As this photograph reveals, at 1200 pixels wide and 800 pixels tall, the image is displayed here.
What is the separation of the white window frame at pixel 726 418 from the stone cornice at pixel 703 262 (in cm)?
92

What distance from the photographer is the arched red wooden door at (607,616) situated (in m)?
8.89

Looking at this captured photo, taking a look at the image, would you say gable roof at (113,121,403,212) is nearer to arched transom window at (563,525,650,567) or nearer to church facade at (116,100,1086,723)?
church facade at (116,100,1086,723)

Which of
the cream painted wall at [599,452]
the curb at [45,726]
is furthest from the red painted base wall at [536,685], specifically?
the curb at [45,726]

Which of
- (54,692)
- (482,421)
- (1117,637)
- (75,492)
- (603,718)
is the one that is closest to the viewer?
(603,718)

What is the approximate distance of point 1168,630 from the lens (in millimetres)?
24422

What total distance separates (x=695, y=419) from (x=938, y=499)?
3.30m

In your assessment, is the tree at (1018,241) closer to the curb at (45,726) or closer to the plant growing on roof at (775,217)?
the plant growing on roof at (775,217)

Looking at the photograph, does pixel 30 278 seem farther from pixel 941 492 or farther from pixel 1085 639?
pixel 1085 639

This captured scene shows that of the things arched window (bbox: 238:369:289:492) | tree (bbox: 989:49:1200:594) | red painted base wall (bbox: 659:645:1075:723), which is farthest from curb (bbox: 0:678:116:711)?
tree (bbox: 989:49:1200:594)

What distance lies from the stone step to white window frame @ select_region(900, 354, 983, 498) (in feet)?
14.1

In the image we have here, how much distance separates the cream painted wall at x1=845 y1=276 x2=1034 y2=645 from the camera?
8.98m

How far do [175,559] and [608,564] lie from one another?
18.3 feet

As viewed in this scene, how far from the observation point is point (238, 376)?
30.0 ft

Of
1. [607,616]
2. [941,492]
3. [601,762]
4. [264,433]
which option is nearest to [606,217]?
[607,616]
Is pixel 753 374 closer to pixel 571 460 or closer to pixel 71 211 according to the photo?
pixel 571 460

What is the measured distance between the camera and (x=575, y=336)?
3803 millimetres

▬▬▬▬▬▬▬▬▬▬

--- DIRECTIONS ---
Reproduce the whole listing above, switching each "white window frame" to "pale window frame" and changing nothing else.

--- WRITTEN SOLUTION ---
As this photograph reveals, at 1200 pixels wide and 800 pixels tall, the image is displayed here.
What is the separation of the pale window frame at pixel 726 418 from the stone cornice at pixel 703 262 (in cm)?
92

What distance from the photographer is the arched red wooden door at (607,616) situated (in m)?
8.89

Looking at this captured photo, taking a look at the image, would you say gable roof at (113,121,403,212) is nearer to arched transom window at (563,525,650,567) or nearer to church facade at (116,100,1086,723)?
church facade at (116,100,1086,723)

Which of
the cream painted wall at [599,452]
the curb at [45,726]
is furthest from the red painted base wall at [536,685], specifically?
the curb at [45,726]

Which of
- (54,692)
- (482,421)
- (1117,637)
- (75,492)
- (603,718)
is the one that is closest to the viewer?
(603,718)

What is the approximate distance of point 1168,630 from the lens (in millimetres)?
24422

What total distance separates (x=695, y=419) from (x=938, y=499)?
3.30m

In your assessment, is the tree at (1018,241) closer to the curb at (45,726) or closer to the plant growing on roof at (775,217)?
the plant growing on roof at (775,217)

Looking at the photograph, does pixel 30 278 seem farther from pixel 941 492 or farther from pixel 1085 639?
pixel 1085 639

This captured scene shows that of the things arched window (bbox: 238:369:289:492) | tree (bbox: 989:49:1200:594) | red painted base wall (bbox: 659:645:1075:723), which is farthest from curb (bbox: 0:678:116:711)?
tree (bbox: 989:49:1200:594)

What distance lies from the stone step to pale window frame @ select_region(900, 354, 983, 498) (in feet)?
14.1

In the image we have here, how much distance separates the cream painted wall at x1=845 y1=276 x2=1034 y2=645 from the camera?
8.98m

How far do [175,559] and [608,564] lie from one another?
18.3 feet

As viewed in this scene, how far from the observation point is point (238, 376)?
30.0 ft

Of
1. [607,616]
2. [941,492]
3. [601,762]
4. [264,433]
which option is nearest to [606,217]?
[607,616]
Is pixel 753 374 closer to pixel 571 460 or closer to pixel 71 211 according to the photo?
pixel 571 460

What is the measured distance between the camera and (x=575, y=336)?
3803 millimetres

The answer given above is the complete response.